• TASK TO CARRY OUT: Give the number of lines in the records that include the word "United", and nothing besides.

Saved data entries:
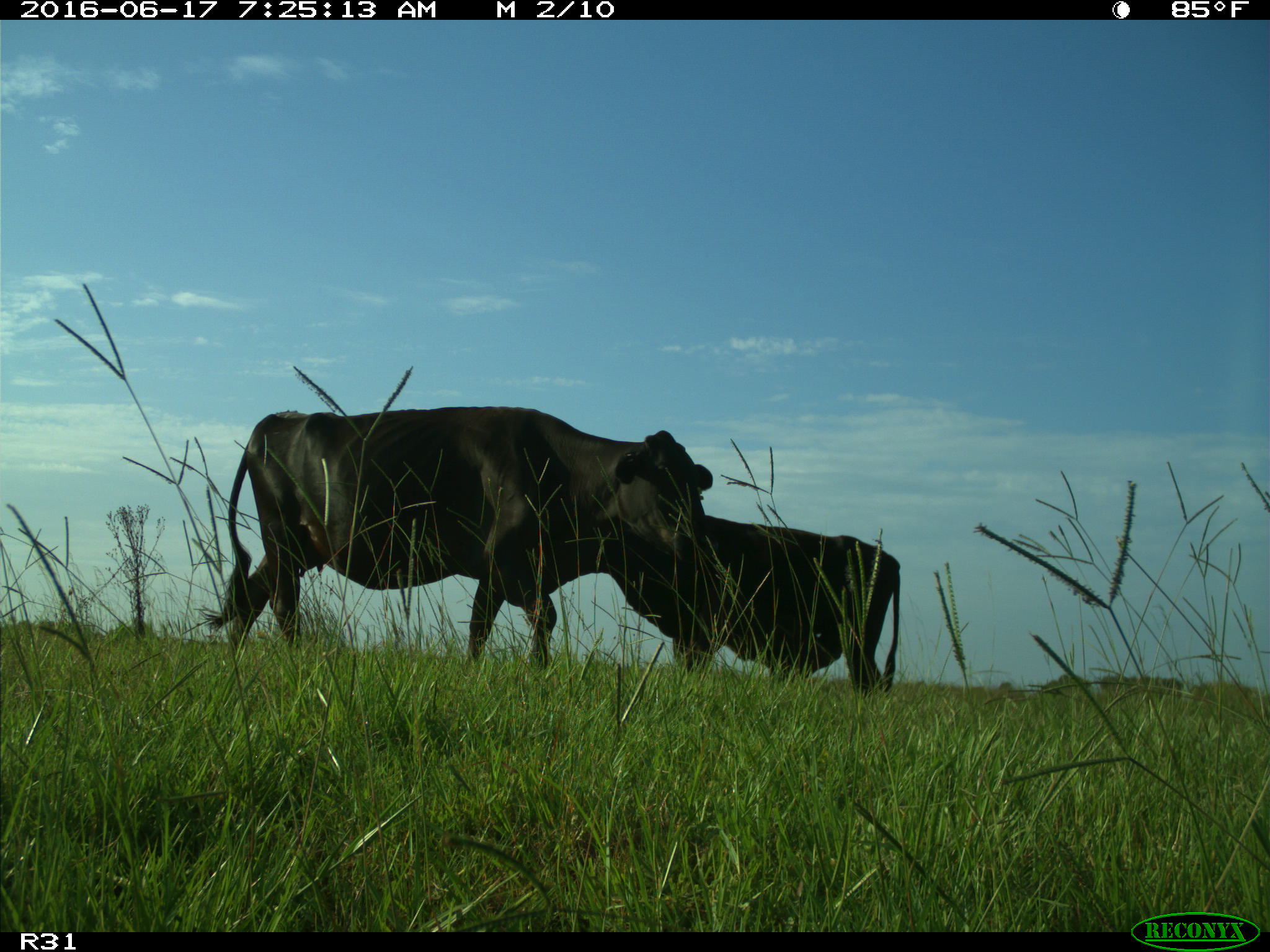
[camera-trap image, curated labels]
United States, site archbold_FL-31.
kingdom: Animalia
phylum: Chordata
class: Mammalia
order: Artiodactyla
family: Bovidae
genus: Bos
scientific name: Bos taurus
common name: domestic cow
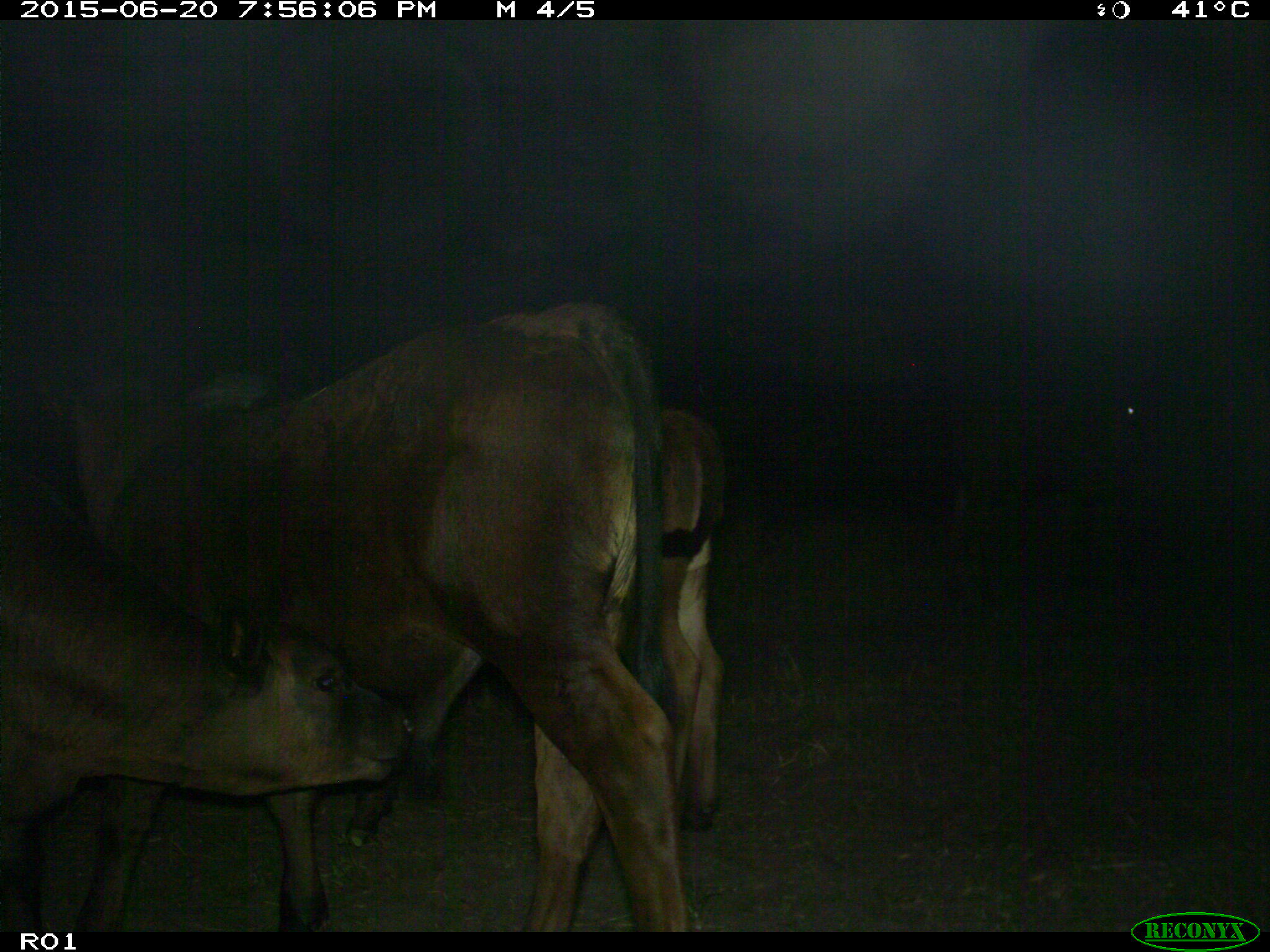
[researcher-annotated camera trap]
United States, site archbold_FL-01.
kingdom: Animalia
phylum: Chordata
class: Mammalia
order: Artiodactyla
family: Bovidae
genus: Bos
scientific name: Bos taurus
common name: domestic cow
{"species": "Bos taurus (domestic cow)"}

• EXERCISE RESPONSE: 2